- **PASSAGE SHOWN**
Q&A: Stem cell scientist Michael Laflamme on funding cuts and mending broken hearts

Q&A: Stem cell scientist Michael Laflamme on funding cuts and mending broken hearts

Last month, Doug Ford’s government slashed $5 million in annual funding to the Ontario Institute of Regenerative Medicine, the engine behind much of the province’s most promising stem-cell research. Among the certified brainiacs affected by the cuts is Michael Laflamme, an American cardiovascular pathologist who moved to Toronto four years ago to be part of the province’s stem-cell research boom. We spoke with the double doctorate to find out more about his groundbreaking research, why the cuts are bad for Ontario’s economic future and what he thinks about Doug Ford.

What was your reaction when the conservative government announced the cuts? Were you shocked? Devastated? Furious?
The word I’d use is disappointed. It wasn’t a complete surprise—there were mutters about potential funding changes. It’s obviously sad to see the sun setting just as the institute was getting its sea legs and starting to have some nice deliverables.

What kind of deliverables?
We’re working with a special type of stem cell called “pluripotent” to regenerate hearts after a heart attack. They can adjust to become any type of cell in the adult body—skin cells, gastrointestinal cells, connective tissue—and we’ve figured out a way to essentially turn them into heart muscle cells. These are the cells you lose during a heart attack and usually they’re replaced by scar tissue. That’s a problem because it can lead to heart failure and of those who survive, 50 per cent are dead within five years. Our research has the potential to change that.

And what will it mean for your research when that funding runs out at the end of the year?
Our program will probably be okay in spite of the cuts. We’re in a better position because we’ve already collected data from rats and mice that suggests this is a promising strategy. Things might move along more slowly, but the plan is still to push this into clinical trials. I’m more worried about what happens to the next good idea that comes along. Ontario is going to miss out on a lot of opportunities to do some promising medical research.

Economic development minister Todd Smith argued that promising ideas will get funding from the private sector. Is that true?
Industry will only invest in technologies that are at a certain stage of development. It’s going to be extremely difficult to get funding for ideas that have a lot of promise, but are at an earlier stage in development.

- **DESCRIPTION OF THE TASK**
In the interview with Michael Laflamme, what single word does he use to describe his reaction to the funding cuts? The entries that follow come from a separate source and are unrelated to the interview.

- **EXTRACTED INFORMATION**
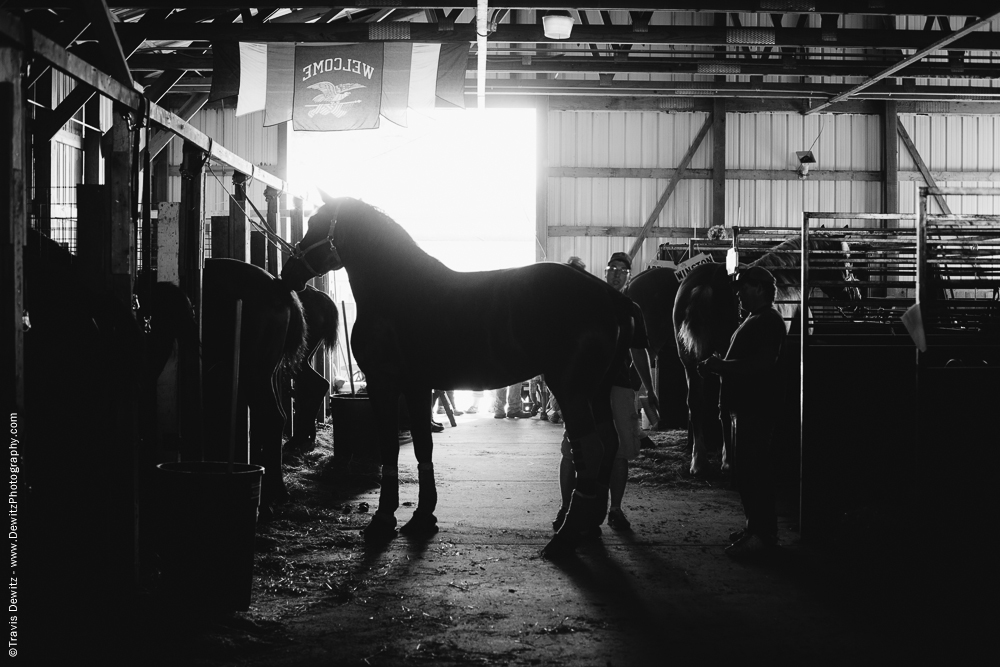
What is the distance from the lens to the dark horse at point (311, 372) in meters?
7.79

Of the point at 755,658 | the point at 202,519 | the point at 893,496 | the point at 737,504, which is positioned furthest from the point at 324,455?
the point at 755,658

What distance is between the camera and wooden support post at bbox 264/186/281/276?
845 cm

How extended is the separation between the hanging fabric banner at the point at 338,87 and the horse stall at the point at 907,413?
5.75 metres

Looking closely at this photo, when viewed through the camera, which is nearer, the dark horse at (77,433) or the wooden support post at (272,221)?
the dark horse at (77,433)

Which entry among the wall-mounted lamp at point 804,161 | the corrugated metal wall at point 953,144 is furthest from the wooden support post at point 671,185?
the corrugated metal wall at point 953,144

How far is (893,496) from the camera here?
5.67m

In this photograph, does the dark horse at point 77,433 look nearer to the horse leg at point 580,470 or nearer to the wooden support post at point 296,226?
the horse leg at point 580,470

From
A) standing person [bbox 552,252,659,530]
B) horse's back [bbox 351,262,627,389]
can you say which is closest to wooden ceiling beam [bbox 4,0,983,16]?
horse's back [bbox 351,262,627,389]

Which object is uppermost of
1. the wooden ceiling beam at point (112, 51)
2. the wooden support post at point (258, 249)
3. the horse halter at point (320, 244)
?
the wooden ceiling beam at point (112, 51)

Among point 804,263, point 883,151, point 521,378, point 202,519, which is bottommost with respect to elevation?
point 202,519

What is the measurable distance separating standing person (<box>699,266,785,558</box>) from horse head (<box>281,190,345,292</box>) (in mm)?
2781

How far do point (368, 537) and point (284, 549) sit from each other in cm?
55

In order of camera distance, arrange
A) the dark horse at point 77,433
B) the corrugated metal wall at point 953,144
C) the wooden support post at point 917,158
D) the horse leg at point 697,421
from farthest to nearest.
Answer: the corrugated metal wall at point 953,144, the wooden support post at point 917,158, the horse leg at point 697,421, the dark horse at point 77,433

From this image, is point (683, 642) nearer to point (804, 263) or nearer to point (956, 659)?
point (956, 659)
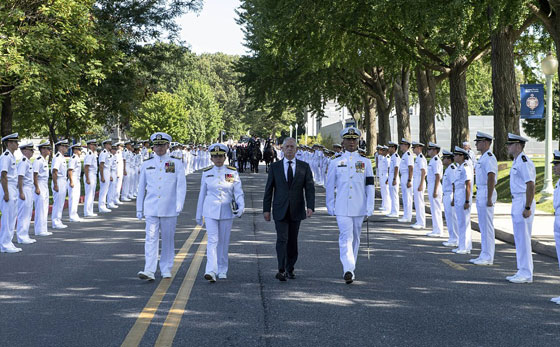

- **EXERCISE RESPONSE**
Disappointed.